= What to do =
Set down exactly the lines running from the line with "Of the rolled-up" to the end of the listing below, both ends included.

= The data =
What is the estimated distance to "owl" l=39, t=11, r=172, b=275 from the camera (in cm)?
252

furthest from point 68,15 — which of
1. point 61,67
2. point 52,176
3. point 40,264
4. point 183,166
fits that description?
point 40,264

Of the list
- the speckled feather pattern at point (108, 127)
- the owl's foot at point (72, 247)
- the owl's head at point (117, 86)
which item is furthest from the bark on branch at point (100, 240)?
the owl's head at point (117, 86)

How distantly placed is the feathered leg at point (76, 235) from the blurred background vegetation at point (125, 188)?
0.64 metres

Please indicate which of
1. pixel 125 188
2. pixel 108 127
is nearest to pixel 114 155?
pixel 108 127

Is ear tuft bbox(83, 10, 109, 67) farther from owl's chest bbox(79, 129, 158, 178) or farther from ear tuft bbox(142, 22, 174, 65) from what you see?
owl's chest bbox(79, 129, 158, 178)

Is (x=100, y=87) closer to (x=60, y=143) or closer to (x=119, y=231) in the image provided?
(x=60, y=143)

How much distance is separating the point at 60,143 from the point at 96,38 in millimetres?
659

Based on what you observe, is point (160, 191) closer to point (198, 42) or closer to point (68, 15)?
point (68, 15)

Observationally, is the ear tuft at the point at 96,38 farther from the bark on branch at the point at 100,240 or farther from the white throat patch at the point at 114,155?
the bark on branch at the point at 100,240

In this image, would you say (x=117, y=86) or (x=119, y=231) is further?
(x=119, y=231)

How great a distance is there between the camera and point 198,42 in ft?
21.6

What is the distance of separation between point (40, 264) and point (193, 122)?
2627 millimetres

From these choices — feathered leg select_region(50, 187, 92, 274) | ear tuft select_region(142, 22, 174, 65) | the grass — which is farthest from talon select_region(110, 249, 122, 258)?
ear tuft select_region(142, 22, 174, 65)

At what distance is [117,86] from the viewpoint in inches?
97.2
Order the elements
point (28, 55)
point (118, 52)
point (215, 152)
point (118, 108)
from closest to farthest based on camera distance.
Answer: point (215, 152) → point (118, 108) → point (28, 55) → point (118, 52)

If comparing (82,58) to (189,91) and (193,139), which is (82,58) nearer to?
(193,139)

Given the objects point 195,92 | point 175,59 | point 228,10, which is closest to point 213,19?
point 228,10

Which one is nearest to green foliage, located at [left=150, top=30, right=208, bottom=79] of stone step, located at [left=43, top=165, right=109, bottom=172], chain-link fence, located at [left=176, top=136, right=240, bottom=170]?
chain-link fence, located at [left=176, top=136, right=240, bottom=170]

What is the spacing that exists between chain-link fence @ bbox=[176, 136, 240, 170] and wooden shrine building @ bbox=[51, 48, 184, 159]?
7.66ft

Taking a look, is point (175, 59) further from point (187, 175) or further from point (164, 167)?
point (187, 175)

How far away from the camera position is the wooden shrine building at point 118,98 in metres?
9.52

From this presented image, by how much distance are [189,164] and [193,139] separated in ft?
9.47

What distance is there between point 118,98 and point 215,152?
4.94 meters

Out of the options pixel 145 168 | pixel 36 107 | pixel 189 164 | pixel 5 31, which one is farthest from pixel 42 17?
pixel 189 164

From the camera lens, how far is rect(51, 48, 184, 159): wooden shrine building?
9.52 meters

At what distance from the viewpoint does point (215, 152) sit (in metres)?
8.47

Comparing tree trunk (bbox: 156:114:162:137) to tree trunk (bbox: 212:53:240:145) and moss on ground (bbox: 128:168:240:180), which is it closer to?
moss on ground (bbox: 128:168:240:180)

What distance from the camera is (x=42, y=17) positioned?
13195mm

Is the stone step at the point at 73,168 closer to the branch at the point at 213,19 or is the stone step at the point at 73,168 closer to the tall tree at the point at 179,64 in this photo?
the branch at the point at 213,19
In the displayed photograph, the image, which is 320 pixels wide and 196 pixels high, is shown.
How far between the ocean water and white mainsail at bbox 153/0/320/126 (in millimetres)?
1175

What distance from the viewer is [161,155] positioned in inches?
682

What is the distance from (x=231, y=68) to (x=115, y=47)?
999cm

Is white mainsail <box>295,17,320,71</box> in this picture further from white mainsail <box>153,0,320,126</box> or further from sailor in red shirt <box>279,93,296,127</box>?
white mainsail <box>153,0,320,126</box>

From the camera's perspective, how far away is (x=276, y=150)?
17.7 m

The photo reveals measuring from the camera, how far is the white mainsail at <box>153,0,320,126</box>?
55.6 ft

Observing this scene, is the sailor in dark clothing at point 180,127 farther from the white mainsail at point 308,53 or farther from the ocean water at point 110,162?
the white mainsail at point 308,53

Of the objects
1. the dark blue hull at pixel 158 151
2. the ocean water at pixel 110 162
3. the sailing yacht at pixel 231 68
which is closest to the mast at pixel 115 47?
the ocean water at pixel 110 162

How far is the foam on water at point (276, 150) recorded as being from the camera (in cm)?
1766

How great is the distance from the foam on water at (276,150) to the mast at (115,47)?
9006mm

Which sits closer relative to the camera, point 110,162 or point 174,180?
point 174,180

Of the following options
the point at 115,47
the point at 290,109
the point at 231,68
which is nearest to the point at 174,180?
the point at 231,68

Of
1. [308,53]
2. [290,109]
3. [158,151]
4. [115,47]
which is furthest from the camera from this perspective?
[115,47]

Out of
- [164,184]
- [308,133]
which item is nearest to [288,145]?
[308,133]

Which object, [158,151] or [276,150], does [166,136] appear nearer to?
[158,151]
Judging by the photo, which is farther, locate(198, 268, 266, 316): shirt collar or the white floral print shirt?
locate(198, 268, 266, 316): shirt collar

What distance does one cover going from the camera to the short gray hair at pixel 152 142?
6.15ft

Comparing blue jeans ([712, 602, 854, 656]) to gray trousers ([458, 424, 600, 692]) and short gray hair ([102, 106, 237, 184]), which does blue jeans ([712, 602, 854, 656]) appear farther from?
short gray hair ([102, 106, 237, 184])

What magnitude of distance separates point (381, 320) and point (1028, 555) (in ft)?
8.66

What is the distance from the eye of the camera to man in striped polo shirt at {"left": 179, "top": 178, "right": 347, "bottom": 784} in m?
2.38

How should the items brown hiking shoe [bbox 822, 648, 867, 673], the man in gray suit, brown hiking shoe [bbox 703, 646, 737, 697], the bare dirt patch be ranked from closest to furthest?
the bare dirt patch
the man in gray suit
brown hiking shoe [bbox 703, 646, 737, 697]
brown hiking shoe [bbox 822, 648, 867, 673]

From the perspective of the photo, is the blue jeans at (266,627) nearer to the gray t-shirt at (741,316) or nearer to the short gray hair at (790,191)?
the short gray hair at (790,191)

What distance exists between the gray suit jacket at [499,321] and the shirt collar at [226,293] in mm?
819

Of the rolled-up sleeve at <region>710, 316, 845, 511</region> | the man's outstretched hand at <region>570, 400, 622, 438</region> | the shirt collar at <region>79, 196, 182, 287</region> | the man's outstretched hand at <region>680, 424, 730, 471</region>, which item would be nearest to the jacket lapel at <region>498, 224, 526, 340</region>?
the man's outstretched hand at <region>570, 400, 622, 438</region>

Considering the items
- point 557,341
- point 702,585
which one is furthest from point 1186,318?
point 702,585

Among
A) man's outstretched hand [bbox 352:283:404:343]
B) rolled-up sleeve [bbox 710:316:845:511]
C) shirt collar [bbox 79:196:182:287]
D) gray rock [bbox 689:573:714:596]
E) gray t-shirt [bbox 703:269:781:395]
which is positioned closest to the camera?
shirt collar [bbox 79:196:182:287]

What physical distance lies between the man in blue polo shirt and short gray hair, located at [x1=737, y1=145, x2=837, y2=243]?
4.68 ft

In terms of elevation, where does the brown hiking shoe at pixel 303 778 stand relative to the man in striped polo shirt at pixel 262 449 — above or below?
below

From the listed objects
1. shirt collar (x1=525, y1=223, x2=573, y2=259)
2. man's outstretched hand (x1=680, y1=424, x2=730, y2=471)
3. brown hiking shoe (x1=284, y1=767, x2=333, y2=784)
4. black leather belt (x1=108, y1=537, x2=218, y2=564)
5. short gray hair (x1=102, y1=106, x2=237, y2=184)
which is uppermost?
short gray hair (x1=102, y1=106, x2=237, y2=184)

= Finished answer =
Of the rolled-up sleeve at <region>710, 316, 845, 511</region> | the man's outstretched hand at <region>570, 400, 622, 438</region> | the shirt collar at <region>79, 196, 182, 287</region> | the man's outstretched hand at <region>680, 424, 730, 471</region>, which item would be nearest to the jacket lapel at <region>498, 224, 526, 340</region>?
the man's outstretched hand at <region>570, 400, 622, 438</region>

Considering the items
- point 557,341
- point 702,585
which one is furthest from point 1186,318?
point 702,585

Among
A) man's outstretched hand [bbox 352:283:404:343]
B) rolled-up sleeve [bbox 710:316:845:511]
C) shirt collar [bbox 79:196:182:287]
D) gray rock [bbox 689:573:714:596]
E) gray t-shirt [bbox 703:269:781:395]
which is positioned closest to the camera?
shirt collar [bbox 79:196:182:287]

What physical distance lies between the man in blue polo shirt and short gray hair, located at [x1=737, y1=145, x2=837, y2=243]?
4.68 ft

In terms of elevation, where does the brown hiking shoe at pixel 303 778 stand relative to the man in striped polo shirt at pixel 262 449 — above or below?
below

From the listed objects
1. shirt collar (x1=525, y1=223, x2=573, y2=259)
2. man's outstretched hand (x1=680, y1=424, x2=730, y2=471)
3. brown hiking shoe (x1=284, y1=767, x2=333, y2=784)
4. black leather belt (x1=108, y1=537, x2=218, y2=564)
5. short gray hair (x1=102, y1=106, x2=237, y2=184)
which is uppermost?
short gray hair (x1=102, y1=106, x2=237, y2=184)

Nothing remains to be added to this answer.